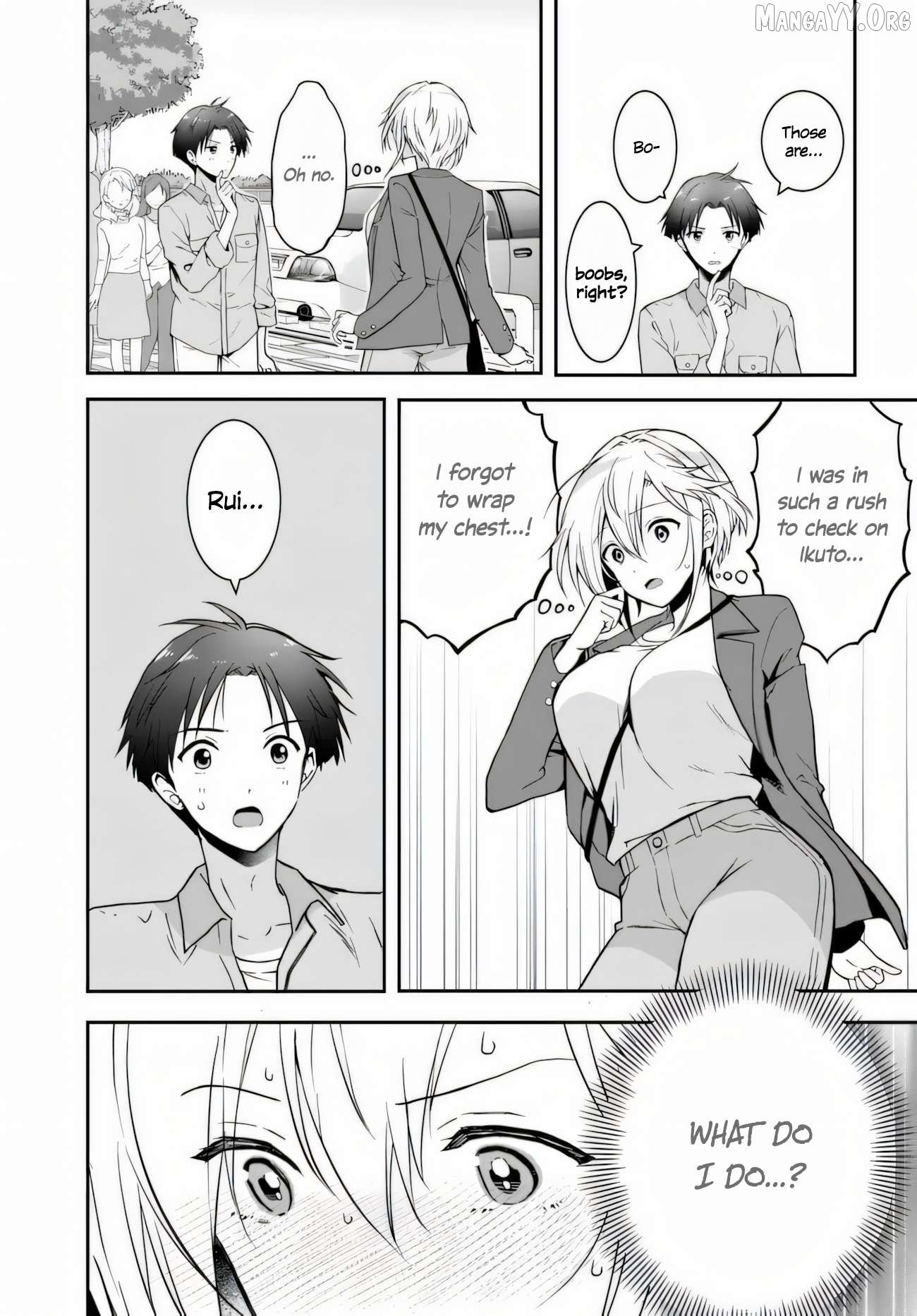Teisou Gyakuten Sekai Nara Moteru to Omotte Itara Chapter 2 - page 7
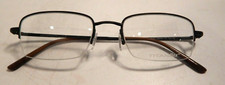 ESCHENBACH TITANflex 820509 10 Black 50/19 Eyeglass Frame New Old Stock  383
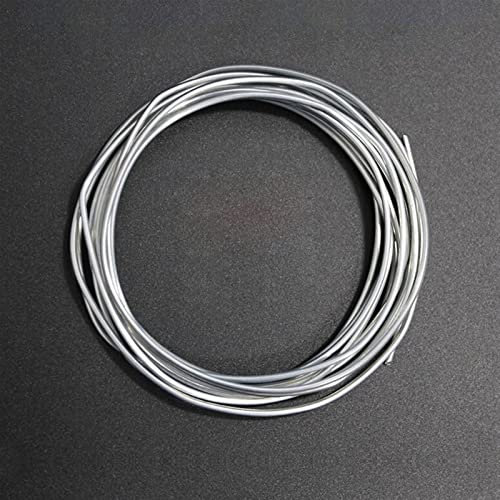 Tuanie Lnanqing-Welding Wire 1m/3m 1.6mm/2.0mm Low Temperature Aluminium Welding Rod Tool Copper Aluminum Weld Flux Cored Wire, Multipurpose and Universal (Diameter : 1.6mm Dia 1m long)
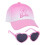 Barbie Barbie Girls Ombre Baseball Cap Set 1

■ Task objective
Omit the pictures and write out the lines above from the one with "ESCHENBACH TITANflex 820509" through the last, unchanged.

■ Written reply
 ESCHENBACH TITANflex 820509 10 Black 50/19 Eyeglass Frame New Old Stock  383
 Tuanie Lnanqing-Welding Wire 1m/3m 1.6mm/2.0mm Low Temperature Aluminium Welding Rod Tool Copper Aluminum Weld Flux Cored Wire, Multipurpose and Universal (Diameter : 1.6mm Dia 1m long)
 Barbie Barbie Girls Ombre Baseball Cap Set 1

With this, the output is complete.